Se o Ministério Público, que ainda é uma das poucas instituições públicas merecedoras de crédito neste país, ficar impedido de investigar atos de corrupção de políticos, estará sendo instituído esse mar de lama que nos cerca e que até agora ninguém conhece os seus limites. Nós, então, seremos obrigados a viver imersos nesse lamaçal sem nada poder fazer para mudar os rumos dessa imundície. Não conheço o “famigerado” projeto, mas a fonte que o divulgou é considerada confiável. Se realmente é verdade, não será difícil que ele seja aprovado no Congresso Nacional – o Presidente Lula, diante das atuais circunstâncias, pode até recusar a sancioná-lo, mas, isto não impede que o próprio Congresso o faça em decisão posterior.
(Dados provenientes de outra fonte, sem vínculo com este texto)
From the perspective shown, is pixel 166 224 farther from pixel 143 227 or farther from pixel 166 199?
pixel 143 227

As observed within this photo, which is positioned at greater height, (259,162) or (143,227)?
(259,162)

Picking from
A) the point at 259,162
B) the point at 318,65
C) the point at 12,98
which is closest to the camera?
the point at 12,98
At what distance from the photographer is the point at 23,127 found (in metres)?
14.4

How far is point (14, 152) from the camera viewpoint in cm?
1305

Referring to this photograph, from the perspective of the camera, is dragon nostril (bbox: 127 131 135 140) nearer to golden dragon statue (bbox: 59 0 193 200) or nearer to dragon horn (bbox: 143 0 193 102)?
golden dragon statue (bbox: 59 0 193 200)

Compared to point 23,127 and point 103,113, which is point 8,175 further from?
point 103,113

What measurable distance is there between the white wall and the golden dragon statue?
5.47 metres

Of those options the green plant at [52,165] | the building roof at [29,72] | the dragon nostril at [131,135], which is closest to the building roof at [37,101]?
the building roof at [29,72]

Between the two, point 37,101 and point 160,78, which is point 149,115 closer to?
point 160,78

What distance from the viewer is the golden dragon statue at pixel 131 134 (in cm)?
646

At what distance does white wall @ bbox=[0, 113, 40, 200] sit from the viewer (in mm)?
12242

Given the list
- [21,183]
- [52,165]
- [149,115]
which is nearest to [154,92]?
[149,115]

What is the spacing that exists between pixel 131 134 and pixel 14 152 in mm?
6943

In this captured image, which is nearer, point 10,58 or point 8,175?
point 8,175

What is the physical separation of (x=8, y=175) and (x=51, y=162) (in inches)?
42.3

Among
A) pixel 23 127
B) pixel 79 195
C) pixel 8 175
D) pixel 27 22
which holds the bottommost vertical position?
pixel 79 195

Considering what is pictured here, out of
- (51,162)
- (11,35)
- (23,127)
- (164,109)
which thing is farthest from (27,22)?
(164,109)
Ora, sejamos sinceros, diante de tantas evidências, seria lícito arvorarmos para nós a condição de um povo honesto?... E como mudar essa situação? Primeiro é preciso que tomemos consciência do que realmente somos para depois empreendermos as mudanças necessárias no nosso comportamento. A partir de então deve-se procurar mobilizar a sociedade como um todo para a necessidade de se aprender a respeitar o próximo – desonestidade é, sobretudo, desrespeito pelo próximo; todo ato desonesto implica em algum tipo de desrespeito.